Tensile properties and fracture mechanism of Al–Mg alloy subjected to equal channel angular pressing

Abstract

Casting Al–2.77 wt.% Mg alloy was subjected to equal channel angular pressing (ECAP) and subsequent low-temperature annealing treatment. Tensile properties and fracture modes of as-ECAPed and annealed samples were investigated. It is found that the strength of the Al–Mg alloy increases with increasing the number of ECAP passes, while its elongation decreases. After annealing, the elongation is recovered to a large extent, consequently, the static toughness of the alloy is enhanced by a combination of ECAP and annealing treatment. Vickers hardness HV of the Al–Mg alloy monotonously increases with increasing the number of ECAP passes and follows a relationship of HV/ σ b ≈ 2.5, independent of the number of ECAP passes.

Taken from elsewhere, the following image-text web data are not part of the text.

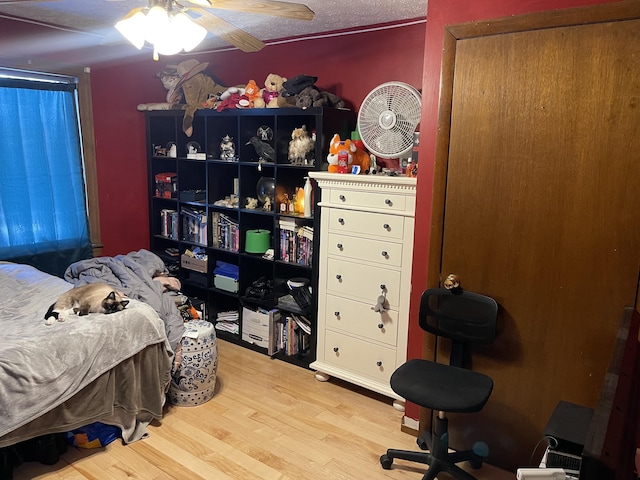 bedroom featuring a textured ceiling, ceiling fan, and hardwood / wood-style floors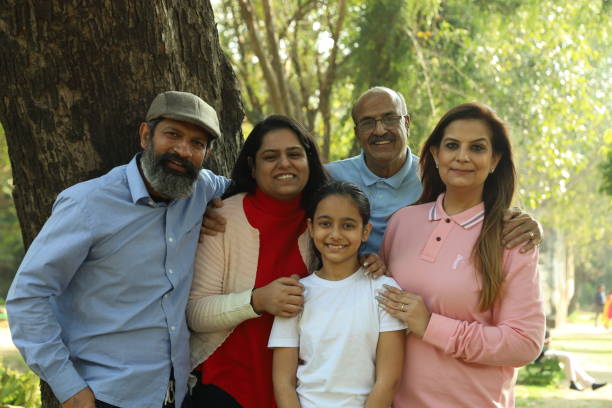 istock Family in the park standing beside a tree. 1483521476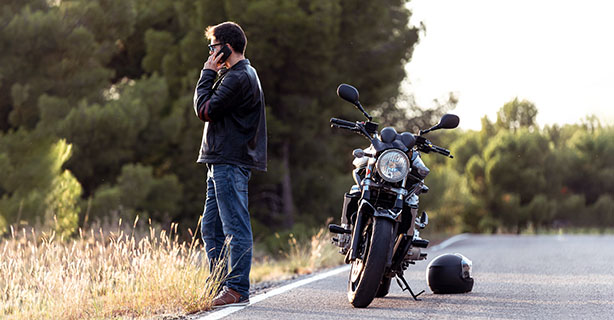 Motorcyclist using a phone on the side of the road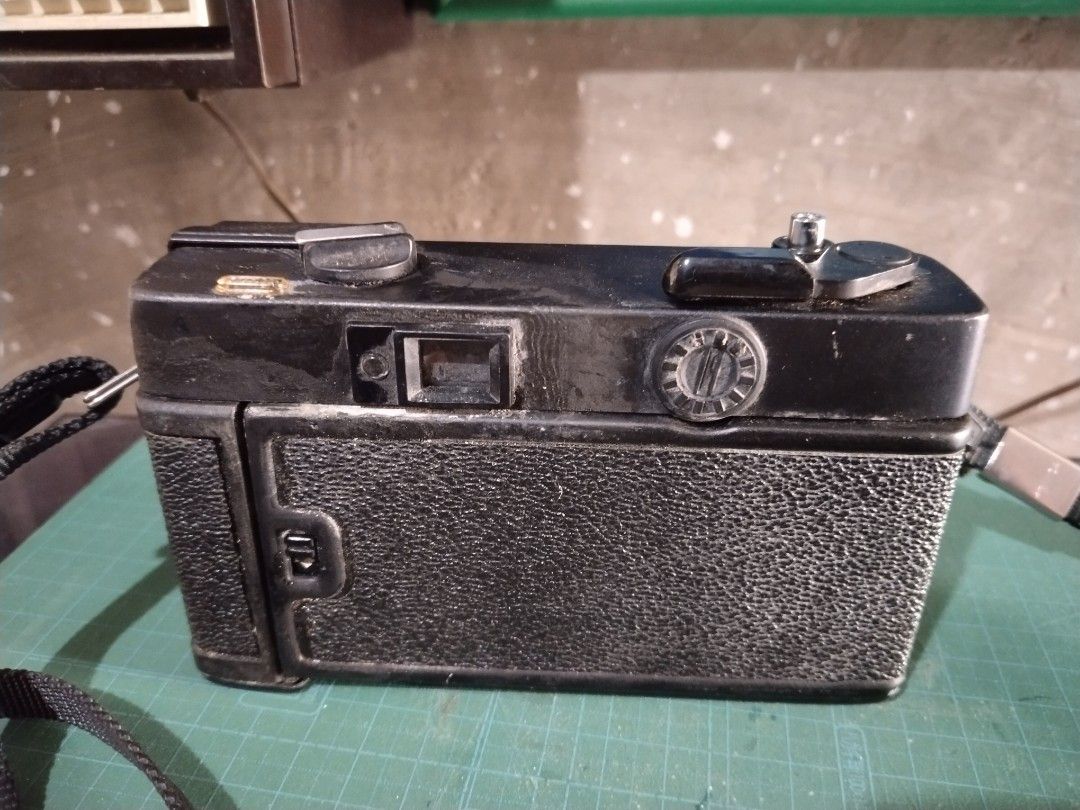 Konica C35 EF Film Camera (Category: Cameras) located in Manila. Submitted by megazordbuilderhunter (Listing ID 1438168222, Image 2). Description: - Konica C35 EF film camera - 38mm f/2.8 Konica Hexanon lens - Built-in flash - Includes camera strap - ASA setting - Accessible film compartment - Black camera body.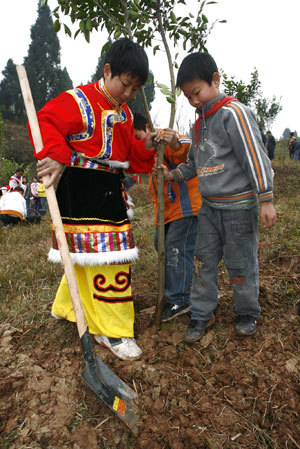 Students of Suining plant a sapling presenting friendship with a student of Tibet ethnic group in Suining City, southwest China's Sichuan Province, Mar. 11, 2009. [Xinhua photo]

Meanwhile, it is noted that the casting alloy only exhibits necking before failure, while the alloy subjected to ECAP fails in shear mode, with an increasing shear fracture angle at high number of ECAP passes. Besides, the low temperature annealing treatment hardly affects the tensile fracture mode of the ECAPed alloy. Based on the experimental results above, the tensile failure mechanisms of the ECAPed Al–Mg alloy are discussed.